We broke up my senior year in high school. I was in Firefighter and EMT classes and met an amazing, driven and responsible man who I now very happy to call my husband. At 18 we were engaged, at 19 we were married, at 20 we purchased our first home, and at nearly 24 we are happily married and right where we want to be in our lives. I am a volunteer firefighter "Chief medical office" at the rank of Lieutenant, and a paramedic working for a specialist doctor's office giving chemo treatments-doing procedures etc. I'm living the life I never dreamed I could have. My husband is an EMT, starting Paramedic school Aug 20th, working for the county fire department. He is getting his employeer to pay for all future education.

My ex-still lives with his mom, works nights at Wal*Mart(because they don't think he has the people skills to work while customers are in the store), drives the same POS truck he had at 17 and at 26 years old has nothing to show for himself. 

ANOTHER SCENARIO-

A friend of our from high school was top of her class, in school to be a vet, a doctor's child. Had EVERYTHING she ever wanted or needed. Her boyfriend was a deadbeat. Had never had a job, came from a very poor broken family, who couldn't keep jobs, and he was following in their foot steps.
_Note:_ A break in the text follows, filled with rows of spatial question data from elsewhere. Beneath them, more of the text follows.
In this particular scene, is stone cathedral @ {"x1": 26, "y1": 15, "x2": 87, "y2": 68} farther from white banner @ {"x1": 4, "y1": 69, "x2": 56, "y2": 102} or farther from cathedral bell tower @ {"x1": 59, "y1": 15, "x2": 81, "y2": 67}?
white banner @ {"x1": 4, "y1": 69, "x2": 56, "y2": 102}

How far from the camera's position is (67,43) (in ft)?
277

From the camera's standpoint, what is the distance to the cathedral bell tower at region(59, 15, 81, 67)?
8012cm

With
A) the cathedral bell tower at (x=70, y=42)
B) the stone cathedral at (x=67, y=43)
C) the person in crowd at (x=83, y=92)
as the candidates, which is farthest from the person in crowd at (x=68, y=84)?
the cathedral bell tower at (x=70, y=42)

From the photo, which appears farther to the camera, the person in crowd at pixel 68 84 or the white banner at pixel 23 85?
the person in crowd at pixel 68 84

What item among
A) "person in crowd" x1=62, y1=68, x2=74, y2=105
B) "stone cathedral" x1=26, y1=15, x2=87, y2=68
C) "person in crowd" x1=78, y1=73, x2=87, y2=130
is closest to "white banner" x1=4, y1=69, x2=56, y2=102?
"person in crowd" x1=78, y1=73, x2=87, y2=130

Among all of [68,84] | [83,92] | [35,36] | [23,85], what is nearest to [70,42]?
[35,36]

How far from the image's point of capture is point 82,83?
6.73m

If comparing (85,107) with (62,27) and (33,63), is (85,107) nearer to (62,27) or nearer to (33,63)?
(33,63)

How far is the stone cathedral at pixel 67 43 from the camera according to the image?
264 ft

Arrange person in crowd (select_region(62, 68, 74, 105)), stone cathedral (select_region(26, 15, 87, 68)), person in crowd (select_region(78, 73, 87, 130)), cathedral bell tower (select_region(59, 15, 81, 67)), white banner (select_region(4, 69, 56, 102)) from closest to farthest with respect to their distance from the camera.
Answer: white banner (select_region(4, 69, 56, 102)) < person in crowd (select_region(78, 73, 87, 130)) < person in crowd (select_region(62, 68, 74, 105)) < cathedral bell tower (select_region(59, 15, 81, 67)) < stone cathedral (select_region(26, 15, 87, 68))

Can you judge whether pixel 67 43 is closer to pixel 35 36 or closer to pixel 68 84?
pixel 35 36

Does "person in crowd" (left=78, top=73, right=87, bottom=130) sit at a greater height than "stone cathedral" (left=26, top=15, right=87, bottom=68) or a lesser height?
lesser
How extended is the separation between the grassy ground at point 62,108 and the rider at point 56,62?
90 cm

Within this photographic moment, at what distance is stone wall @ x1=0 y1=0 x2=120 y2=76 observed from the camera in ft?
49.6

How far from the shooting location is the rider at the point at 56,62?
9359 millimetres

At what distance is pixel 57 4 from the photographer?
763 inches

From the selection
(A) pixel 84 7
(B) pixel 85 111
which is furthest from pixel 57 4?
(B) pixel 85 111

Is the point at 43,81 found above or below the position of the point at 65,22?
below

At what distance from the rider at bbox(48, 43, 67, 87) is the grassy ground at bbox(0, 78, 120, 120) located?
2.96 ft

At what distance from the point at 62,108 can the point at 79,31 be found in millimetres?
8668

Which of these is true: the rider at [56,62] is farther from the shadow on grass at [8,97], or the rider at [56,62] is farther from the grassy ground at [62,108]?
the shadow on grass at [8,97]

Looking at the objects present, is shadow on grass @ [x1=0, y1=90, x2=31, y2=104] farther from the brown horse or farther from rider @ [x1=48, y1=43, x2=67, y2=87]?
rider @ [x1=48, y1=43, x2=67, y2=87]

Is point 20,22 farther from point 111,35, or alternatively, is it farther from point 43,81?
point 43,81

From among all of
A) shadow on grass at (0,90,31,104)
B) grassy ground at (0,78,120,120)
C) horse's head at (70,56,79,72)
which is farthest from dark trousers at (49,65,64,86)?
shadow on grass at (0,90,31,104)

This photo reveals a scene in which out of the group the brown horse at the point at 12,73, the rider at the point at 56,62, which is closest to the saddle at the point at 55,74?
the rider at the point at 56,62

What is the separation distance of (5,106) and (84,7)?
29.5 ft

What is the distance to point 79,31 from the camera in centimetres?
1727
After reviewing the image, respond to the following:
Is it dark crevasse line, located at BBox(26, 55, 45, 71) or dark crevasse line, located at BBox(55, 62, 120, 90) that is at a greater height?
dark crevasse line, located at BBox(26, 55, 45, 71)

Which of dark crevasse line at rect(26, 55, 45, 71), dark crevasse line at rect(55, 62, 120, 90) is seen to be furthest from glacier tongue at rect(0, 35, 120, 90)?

Her parents didn't approve and did everything in their power to break them apart. Six years later, they are living with his grandmother because her parents disowned her, she had to drop out of school. He has lost the only job he ever had(which lasted about 2 months-a job I got for him), and the EMT license that got him that job(Just because he didn't bother to renew it). They have no hope for future at this point, and the only reason they are together is because their parents determination to destroy them pushed them together and they are determined to prove that they CAN make it. She is living a miserable life, and is too proud to admit her parents were right. He is just a lazy bum, who will never do anything for her.


----------



## CLucas976

I married someone I shouldn't have.

In the beginning all my mom wanted was for me to move home and "make it work." I had ran out of that house when I hit 18, and was not going back for anything. I moved in with my now ex two weeks after we started dating, we were determined to make it and do it ourselves.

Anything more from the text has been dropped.